> [Цитируемый текст]:
Веды — услышанное откровение

Но пора уже рассказать о документальных опорах, основаниях, на которых, как всякая большая религия, зиждется этот парадоксальный мир — о знаменитых Ведах.

Их четыре: Ригведа (Книга гимнов), Самаведа (Книга песнопений), Яджурведа (Книга жертвенных формул) и Атхарваведа (тут речь идет о заклинаниях). Чужаки часто именуют эти тексты «священным писанием» индуизма. Но напрасно — потому что на самом деле они представляют собой нечто писанию противоположное. Они суть шрути, у-слы-шан-но-е. И воспринятое на слух.

Первыми божественные откровения услышали древние риши, великие мудрецы-«посредники» глубокой древности. С тех незапамятных времен в изустной передаче их и принимают новые поколения. Так что индусов следует считать не «людьми Книги», подобными нам, а, скорее, «людьми Звука». Ясно, что для успешного поддержания подобной традиции столетиями разрабатывались весьма эффективные методики запоминания. Настолько эффективные, что когда весь свод ведийской литературы наконец был записан, оказалось: в 1 028 гимнах «Ригведы» сомнение вызывает разве что пара слогов.

Из этого могучего корня и произросла вся индийская цивилизация: и упанишады (беседы богов с людьми), и школы философии, и шастры (так сказать, тематические теории), трактаты по отраслям знания и ремеслам. Авторитет Вед незыблем по сей день — во всяком случае, в 1995 году Верховный суд Индии, формулируя правовое определение индуизма, начал с их «признания единственным фундаментом индусской философии».

> [Задание 1]: Перескажите короче абзац текста о Ведах, который начинается словами «Их четыре», и сохраните его основные факты.
Текст и записи взяты из разных источников.

> [Данные]:
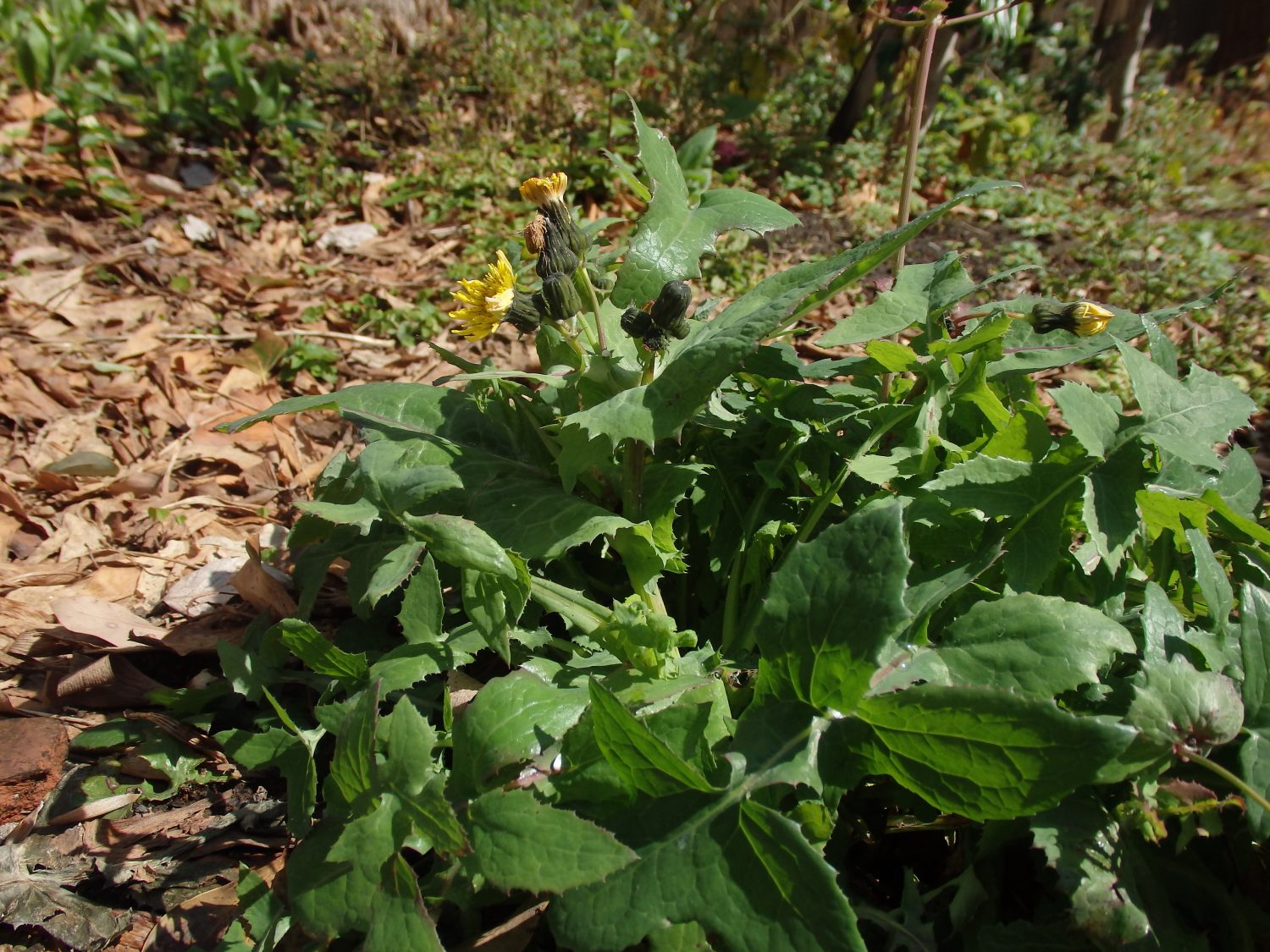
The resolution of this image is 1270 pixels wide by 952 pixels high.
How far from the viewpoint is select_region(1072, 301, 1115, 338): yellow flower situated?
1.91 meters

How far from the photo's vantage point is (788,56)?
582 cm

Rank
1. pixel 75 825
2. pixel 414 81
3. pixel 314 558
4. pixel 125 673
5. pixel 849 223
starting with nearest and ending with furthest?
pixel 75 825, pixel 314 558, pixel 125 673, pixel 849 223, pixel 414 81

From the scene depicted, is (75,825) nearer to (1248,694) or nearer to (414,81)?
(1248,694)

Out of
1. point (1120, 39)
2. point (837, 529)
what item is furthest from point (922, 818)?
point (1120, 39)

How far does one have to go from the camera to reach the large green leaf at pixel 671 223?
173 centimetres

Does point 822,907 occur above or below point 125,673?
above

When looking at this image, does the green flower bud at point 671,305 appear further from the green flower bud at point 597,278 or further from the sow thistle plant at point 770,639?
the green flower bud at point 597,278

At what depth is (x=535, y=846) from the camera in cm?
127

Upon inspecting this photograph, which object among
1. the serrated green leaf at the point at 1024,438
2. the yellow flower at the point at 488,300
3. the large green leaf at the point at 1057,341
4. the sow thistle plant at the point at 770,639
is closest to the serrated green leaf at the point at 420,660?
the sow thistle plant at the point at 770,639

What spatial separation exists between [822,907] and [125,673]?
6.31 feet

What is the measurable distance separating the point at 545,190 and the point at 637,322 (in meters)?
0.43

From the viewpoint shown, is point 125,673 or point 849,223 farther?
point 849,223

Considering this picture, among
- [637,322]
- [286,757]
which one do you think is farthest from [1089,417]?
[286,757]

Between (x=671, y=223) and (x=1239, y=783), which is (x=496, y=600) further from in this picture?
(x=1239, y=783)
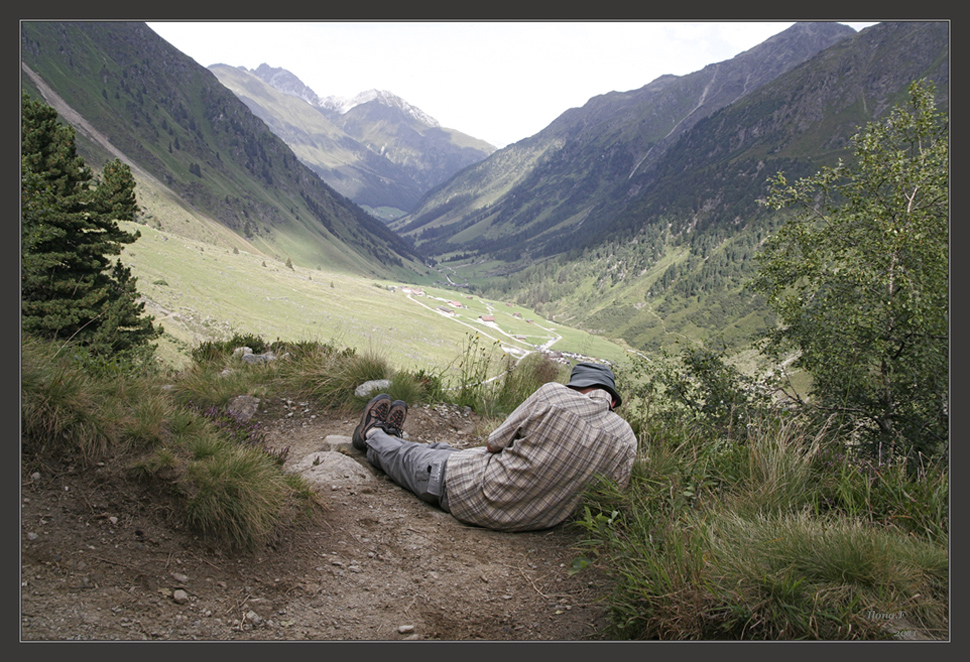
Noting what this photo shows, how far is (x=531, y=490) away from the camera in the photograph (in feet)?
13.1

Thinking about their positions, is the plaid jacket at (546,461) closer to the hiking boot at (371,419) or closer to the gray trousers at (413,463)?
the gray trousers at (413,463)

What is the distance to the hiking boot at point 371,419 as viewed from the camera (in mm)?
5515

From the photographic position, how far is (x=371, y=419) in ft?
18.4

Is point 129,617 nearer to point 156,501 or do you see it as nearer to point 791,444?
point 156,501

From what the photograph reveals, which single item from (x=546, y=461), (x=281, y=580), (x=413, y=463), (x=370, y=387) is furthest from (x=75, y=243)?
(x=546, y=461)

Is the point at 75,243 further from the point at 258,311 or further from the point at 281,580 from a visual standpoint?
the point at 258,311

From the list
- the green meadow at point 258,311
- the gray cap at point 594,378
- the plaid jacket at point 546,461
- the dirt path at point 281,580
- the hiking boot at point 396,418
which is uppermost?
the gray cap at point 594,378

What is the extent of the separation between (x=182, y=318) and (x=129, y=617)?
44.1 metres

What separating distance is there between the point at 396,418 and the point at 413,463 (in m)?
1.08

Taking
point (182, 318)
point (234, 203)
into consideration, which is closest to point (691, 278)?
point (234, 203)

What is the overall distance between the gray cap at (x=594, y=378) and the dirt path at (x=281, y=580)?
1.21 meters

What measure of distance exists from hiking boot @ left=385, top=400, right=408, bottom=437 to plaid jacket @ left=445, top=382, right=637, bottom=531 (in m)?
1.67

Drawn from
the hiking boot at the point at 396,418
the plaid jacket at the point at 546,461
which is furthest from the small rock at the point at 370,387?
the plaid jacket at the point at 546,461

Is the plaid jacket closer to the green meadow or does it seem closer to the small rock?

> [Задание 2]: Верните, пожалуйста, без изменений строки записей от самого их начала до строки с «173 centimetres» включительно. Изображения в ответ не включайте.

> [Ответ 1]: Вед четыре: Ригведа (гимны), Самаведа (песнопения), Яджурведа (жертвенные формулы) и Атхарваведа (заклинания). Чужаки часто называют их «священным писанием» индуизма, но это неверно: Веды — шрути, то есть услышанное и воспринятое на слух, а не написанное.

> [Ответ 2]:
The resolution of this image is 1270 pixels wide by 952 pixels high.
How far from the viewpoint is select_region(1072, 301, 1115, 338): yellow flower situated?
1.91 meters

How far from the photo's vantage point is (788,56)?
582 cm

Rank
1. pixel 75 825
2. pixel 414 81
3. pixel 314 558
4. pixel 125 673
5. pixel 849 223
starting with nearest and ending with furthest?
pixel 75 825, pixel 314 558, pixel 125 673, pixel 849 223, pixel 414 81

From the scene depicted, is (75,825) nearer to (1248,694) or nearer to (414,81)?
(1248,694)

Out of
1. point (1120, 39)
2. point (837, 529)
what item is furthest from point (922, 818)?
point (1120, 39)

How far does one have to go from the camera to reach the large green leaf at pixel 671 223?
173 centimetres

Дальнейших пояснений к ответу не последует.